Description of the task> Gather every line from the items below that contains the word "point", and copy each one out in full.

Data section>

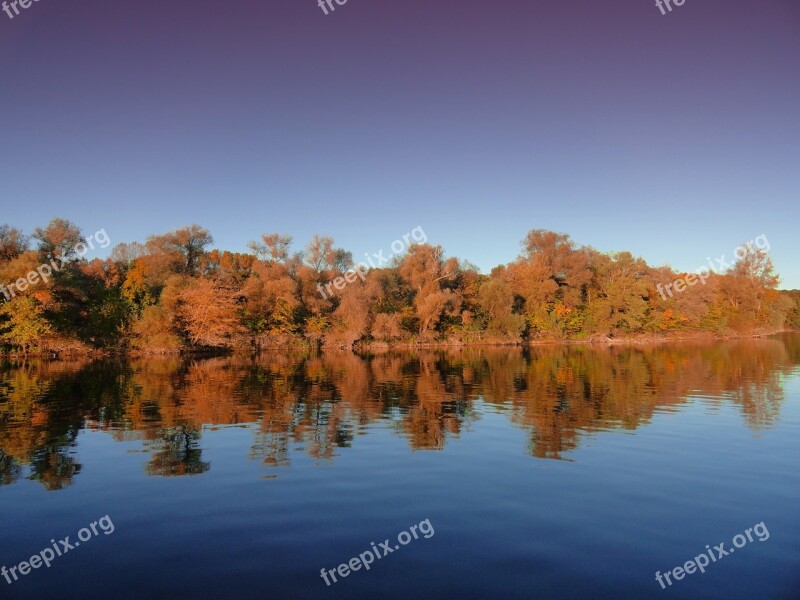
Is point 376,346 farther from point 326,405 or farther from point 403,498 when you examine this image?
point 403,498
---
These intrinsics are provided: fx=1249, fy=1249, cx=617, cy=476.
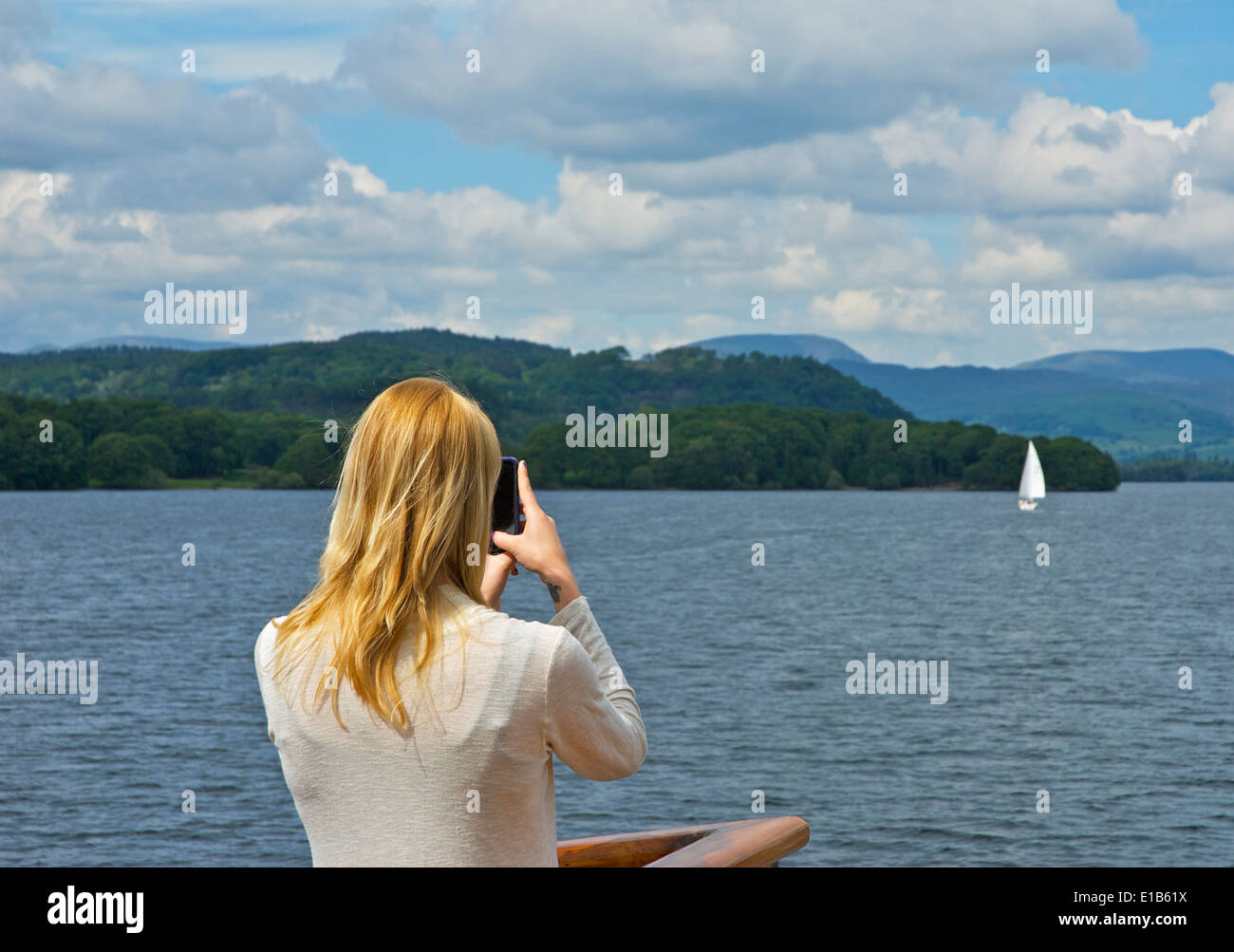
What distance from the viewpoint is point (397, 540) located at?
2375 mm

Solution to this task>
Is point 376,346 farther from point 326,405 or farther from point 403,498 when you examine this image?
point 403,498
What distance from the viewpoint is point (397, 540) located at?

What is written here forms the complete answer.